* [WHAT THE TASK ASKS]:
Answer these questions from the hours-of-service article.
1. On what date did the rule go into effect?
2. ATRI's survey study featured GPS data from how many trucks?
3. What percentage of motor carriers said they had lost productivity after the 2013 rule went into effect?

Rebecca M Brewster, the ATRI’s president and chief operating officer, said the organization’s fourth hours of service (HOS) survey looked at a year’s worth of crash data before and after the rule went into effect July 1, 2013. Brewster discussed the study during the National Tank Truck Carriers Tank Truck Safety & Security Council Annual Meeting June 9-11 in New Orleans, Louisiana.
FMCSA had said that when drivers get two overnight periods of rest, they are more likely to drive during the day.
ATRI’s survey study, featuring GPS data from over 6000 trucks, showed that Sunday night into Monday morning, there were big drops, and then as the week went on, there was more and more activity.
Winners of the 2014 NTTC Tank Truck Safety Contest were recognized during the NTTC Safety
“Here’s the problem with that: When you put trucks on the road during the day, using the DOT’s own data, the crash risk for truck drivers doubles,” Brewster said. “Why? Because their exposure goes way up. So the rule has effectively moved trucks to daytime operations and crash data says that will be a much riskier time. When we looked at the crash data, crashes went up across all days of week, particularly Mondays, Tuesdays, Saturdays and Sundays, and they’re the types of crashes you’d expect from more trucks on the road in congested periods. They’re not fatal, severe-consequence crashes. They’re injury crashes and tow-aways.”
At an American Trucking Associations meeting a few months ago, FMCSA chief safety officer Jack Van Steenburg said FMCSA will do the same crash analysis in 18 months, but Brewster told him she would expect the findings to be no different from this because ATRI used FMCSA’s data to do this analysis.
HOS was the #1 issue for drivers in the most recent ATRI survey, and it has been #1 on the overall list for two straight years.
ATRI’s survey of drivers and carriers after the 2013 rule went into effect showed that 80% of motor carriers said they had lost productivity and a high percentage of drivers indicated it was having a negative impact on their quality of life and causing increased fatigue.
“That was interesting, because HOS rules were supposed to give a greater opportunity for rest,” Brewster said. “Many drivers pointed to the 30-minute rest-break requirement and the fact there’s not enough available, safe, legal parking for them to get that 30-minute rest break. So they were spending additional duty time driving around looking for safe parking, finally getting a spot, starting the 30-minute clock and getting back on the road. So that 30-minute rest-break requirement was really taking an hour or an hour and 15 minutes out of their day, extending their day and creating additional fatigue.”

* [Recorded data]:
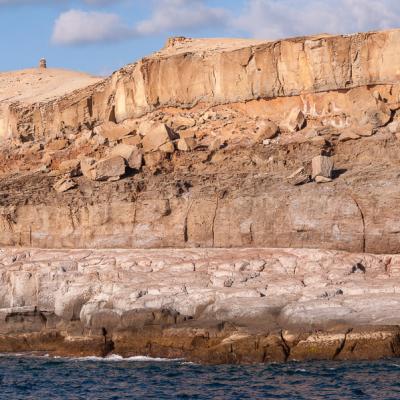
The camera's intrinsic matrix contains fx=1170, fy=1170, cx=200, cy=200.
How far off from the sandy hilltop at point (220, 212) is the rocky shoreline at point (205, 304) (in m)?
0.05

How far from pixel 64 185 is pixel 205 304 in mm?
10067

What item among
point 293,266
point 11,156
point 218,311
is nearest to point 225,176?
point 293,266

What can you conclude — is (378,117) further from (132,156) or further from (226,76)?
(132,156)

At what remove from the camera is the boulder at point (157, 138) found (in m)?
40.8

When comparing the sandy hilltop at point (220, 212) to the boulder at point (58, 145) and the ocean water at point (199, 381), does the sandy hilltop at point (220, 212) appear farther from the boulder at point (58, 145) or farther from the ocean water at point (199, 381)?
the ocean water at point (199, 381)

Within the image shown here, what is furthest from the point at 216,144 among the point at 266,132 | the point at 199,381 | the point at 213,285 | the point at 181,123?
the point at 199,381

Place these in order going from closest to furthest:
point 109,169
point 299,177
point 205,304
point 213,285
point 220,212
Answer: point 205,304 → point 213,285 → point 299,177 → point 220,212 → point 109,169

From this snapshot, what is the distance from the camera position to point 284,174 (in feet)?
124

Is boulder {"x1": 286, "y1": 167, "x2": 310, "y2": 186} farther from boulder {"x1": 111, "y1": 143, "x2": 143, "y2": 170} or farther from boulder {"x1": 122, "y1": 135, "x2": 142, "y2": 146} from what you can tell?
boulder {"x1": 122, "y1": 135, "x2": 142, "y2": 146}

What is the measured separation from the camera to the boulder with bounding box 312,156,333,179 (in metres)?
36.4

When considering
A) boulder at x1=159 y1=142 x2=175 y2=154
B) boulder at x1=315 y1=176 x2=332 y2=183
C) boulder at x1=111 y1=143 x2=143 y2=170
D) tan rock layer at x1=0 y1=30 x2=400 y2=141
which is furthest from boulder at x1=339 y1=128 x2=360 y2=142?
boulder at x1=111 y1=143 x2=143 y2=170

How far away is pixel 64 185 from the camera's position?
133 feet

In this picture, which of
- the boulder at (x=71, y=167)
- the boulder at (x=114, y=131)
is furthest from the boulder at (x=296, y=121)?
the boulder at (x=71, y=167)

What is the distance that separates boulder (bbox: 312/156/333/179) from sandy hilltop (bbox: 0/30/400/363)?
0.25 ft
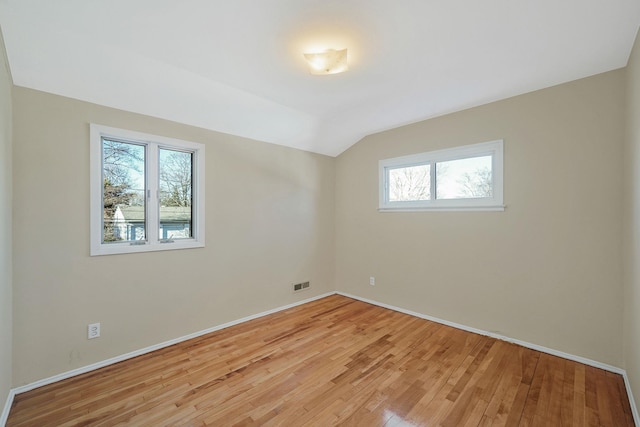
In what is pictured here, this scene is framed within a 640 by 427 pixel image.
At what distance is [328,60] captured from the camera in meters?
2.02

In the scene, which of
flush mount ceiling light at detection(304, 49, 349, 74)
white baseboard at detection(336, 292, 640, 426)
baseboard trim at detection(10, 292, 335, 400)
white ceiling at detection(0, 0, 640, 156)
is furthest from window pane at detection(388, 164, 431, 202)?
baseboard trim at detection(10, 292, 335, 400)

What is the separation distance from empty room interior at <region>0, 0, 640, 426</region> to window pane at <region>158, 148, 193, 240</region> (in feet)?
0.08

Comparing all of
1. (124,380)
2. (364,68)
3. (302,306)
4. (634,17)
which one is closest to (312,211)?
(302,306)

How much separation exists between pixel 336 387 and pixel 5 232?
8.38 feet

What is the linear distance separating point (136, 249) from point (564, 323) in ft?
13.3

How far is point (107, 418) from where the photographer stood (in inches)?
68.4

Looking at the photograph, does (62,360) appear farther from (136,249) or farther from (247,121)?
(247,121)

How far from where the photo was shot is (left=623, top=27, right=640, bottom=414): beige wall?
1784 millimetres

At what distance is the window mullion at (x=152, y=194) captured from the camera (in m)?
2.66

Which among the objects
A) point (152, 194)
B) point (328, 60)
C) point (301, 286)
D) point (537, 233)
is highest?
point (328, 60)

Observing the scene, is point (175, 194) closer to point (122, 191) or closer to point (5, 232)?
point (122, 191)

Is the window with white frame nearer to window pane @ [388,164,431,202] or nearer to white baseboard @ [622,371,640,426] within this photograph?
window pane @ [388,164,431,202]

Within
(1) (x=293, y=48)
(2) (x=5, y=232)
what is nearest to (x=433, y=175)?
(1) (x=293, y=48)

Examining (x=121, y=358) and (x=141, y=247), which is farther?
(x=141, y=247)
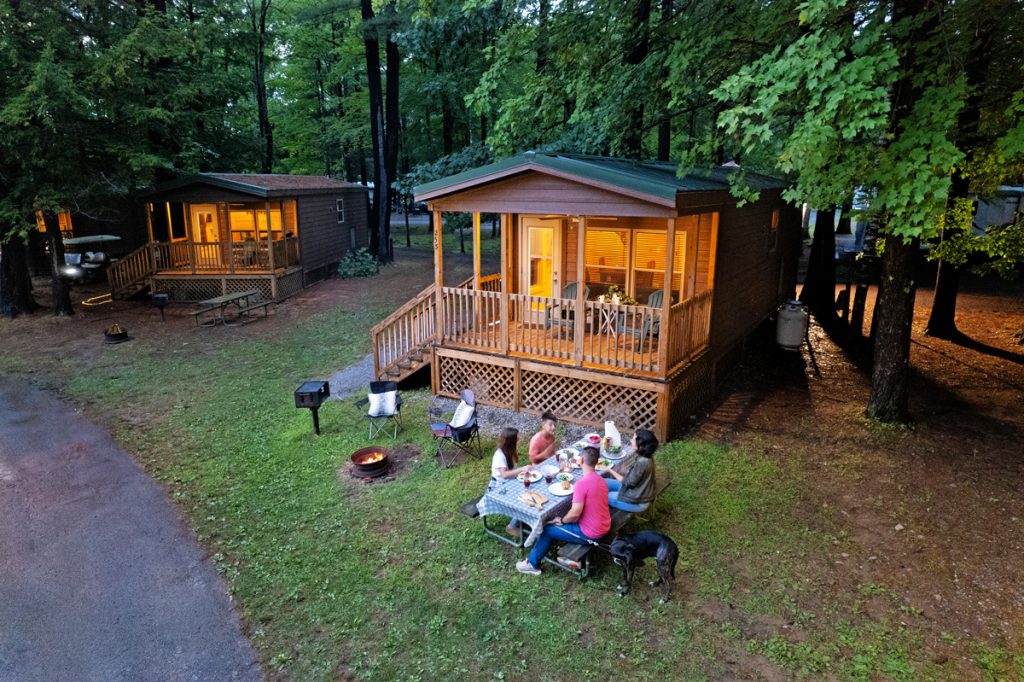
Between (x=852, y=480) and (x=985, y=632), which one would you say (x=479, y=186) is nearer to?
(x=852, y=480)

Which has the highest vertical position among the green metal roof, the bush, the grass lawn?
the green metal roof

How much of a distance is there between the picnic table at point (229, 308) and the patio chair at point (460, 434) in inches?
418

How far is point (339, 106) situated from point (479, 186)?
30887 millimetres

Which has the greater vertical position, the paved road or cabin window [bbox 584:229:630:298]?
cabin window [bbox 584:229:630:298]

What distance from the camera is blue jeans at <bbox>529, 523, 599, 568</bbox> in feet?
20.5

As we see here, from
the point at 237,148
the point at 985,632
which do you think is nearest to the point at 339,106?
the point at 237,148

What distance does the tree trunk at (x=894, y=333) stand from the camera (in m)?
9.34

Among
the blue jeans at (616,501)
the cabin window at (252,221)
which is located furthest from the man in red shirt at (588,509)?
the cabin window at (252,221)

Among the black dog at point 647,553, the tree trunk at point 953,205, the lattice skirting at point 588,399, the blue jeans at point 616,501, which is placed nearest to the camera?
the black dog at point 647,553

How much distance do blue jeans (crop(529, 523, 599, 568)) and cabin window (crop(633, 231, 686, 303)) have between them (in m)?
6.43

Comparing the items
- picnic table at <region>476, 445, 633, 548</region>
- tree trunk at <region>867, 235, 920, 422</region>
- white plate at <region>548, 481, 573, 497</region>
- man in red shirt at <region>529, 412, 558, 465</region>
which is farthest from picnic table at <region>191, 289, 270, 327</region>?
tree trunk at <region>867, 235, 920, 422</region>

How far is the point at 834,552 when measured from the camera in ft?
21.7

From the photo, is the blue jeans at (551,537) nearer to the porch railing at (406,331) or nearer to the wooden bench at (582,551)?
the wooden bench at (582,551)

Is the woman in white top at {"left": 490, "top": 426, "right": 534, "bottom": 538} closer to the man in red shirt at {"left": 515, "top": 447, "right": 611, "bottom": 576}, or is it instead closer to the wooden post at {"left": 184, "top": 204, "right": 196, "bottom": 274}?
the man in red shirt at {"left": 515, "top": 447, "right": 611, "bottom": 576}
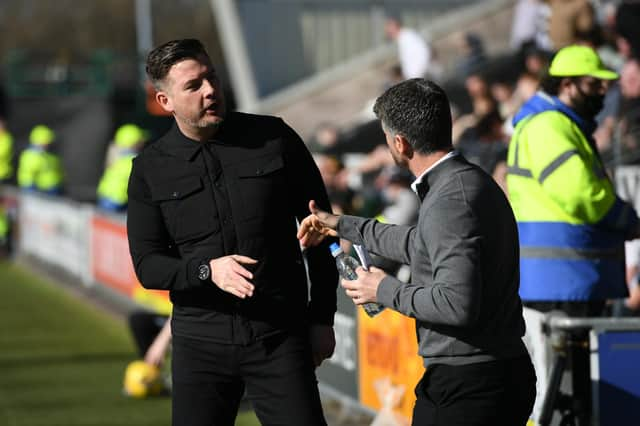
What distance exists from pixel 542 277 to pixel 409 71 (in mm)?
9921

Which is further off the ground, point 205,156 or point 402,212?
point 205,156

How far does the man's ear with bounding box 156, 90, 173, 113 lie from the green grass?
13.9ft

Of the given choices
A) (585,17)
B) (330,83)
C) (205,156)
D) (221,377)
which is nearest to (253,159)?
(205,156)

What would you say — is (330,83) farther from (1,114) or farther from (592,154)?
(1,114)

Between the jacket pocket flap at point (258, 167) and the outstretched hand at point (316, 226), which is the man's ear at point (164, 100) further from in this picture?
the outstretched hand at point (316, 226)

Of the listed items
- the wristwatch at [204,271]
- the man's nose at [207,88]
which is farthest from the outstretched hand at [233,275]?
the man's nose at [207,88]

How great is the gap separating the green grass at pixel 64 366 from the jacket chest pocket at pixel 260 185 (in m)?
4.20

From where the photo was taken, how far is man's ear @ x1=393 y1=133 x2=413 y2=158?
150 inches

* [WRITTEN RESPONSE]:
1. July 1, 2013
2. Over 6000 trucks
3. 80%